I don't understand how she got Travis into the shower after all the stabbing. the way he's in there, he had to go under his own steam or be picked up and placed in the shower. There's not enough room to drag him there.
megmono said:i just drug my husband down the hall. no sheet. not that hard. hes about five inches taller than travis but they weigh the same. it explains to me the stuffed in the shower part. that was the hardest part. i had to get in the shower to pull him inside over the lip of the tub. that was the only way
Another question - Does Nurmi get another shot at follow-up once Martinez is done? I would think not but....
One of our members recruited her hubby to recreate the dragging. He's taller than Travis but weighs the same.
She said it wasn't that hard to drag him, but the hardest part was getting him into the shower. She had to get in the shower first, then pull him up over the lip.
Here's her post:
Thanks to megmono and her cooperative hubby!!
I don't mean to be crude, but dead weight is much harder to move (push/pull). There are no 'handles'.
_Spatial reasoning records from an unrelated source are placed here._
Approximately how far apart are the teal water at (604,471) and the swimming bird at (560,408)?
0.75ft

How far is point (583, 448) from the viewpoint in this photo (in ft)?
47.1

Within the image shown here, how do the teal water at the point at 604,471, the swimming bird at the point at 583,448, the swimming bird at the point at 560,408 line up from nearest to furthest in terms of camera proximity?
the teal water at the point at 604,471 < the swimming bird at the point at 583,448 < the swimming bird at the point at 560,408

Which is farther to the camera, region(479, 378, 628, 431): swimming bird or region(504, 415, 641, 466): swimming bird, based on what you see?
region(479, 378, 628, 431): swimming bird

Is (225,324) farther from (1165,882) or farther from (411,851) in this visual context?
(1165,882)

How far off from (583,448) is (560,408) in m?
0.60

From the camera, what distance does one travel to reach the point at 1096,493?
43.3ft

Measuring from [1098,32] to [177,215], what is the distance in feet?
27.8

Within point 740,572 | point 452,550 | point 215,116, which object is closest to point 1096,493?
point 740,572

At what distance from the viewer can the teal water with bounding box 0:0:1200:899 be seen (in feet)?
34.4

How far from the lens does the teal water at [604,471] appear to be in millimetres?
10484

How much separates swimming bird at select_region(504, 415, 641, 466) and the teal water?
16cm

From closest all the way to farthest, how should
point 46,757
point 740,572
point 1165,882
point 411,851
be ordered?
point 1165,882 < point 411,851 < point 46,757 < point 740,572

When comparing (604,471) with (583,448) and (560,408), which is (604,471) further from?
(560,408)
If she used Travis' gun and knife there would be no reason to remove them from the scene, just wipe off the prints and the blood from her wounds. I think she brought the knife to the bathroom, and the reason I say this is she has mentioned the bath mat way too many times. I think she hid the knife under the mat until she was ready to use it. Two reasons for her to force him to sit down in the shower were to make it harder for him to get back up to defend himself, and, to put her closer to the bath mat where the knofe was without taking her eyes off of him. Drop camera, grab knife, slaughter Travis before he could get back up. :twocents:
Wow very cooperative hubby....noy sure mine would have been so willing. INteresting though to say the least. I have always wondered about the shower thing.
I don't mean to be crude, but dead weight is much harder to move (push/pull). There are no 'handles'.
If Nurmi does have "one more shot with Jodi".... I hope it's with a 25 calibre......:what:
On a tile floor, naked, wet body...lots of blood, and she added water as well - piece of cake. Remember that Ryan Burns said that she was very strong for her size? I see absolutely no problem with the scenario of her dragging him.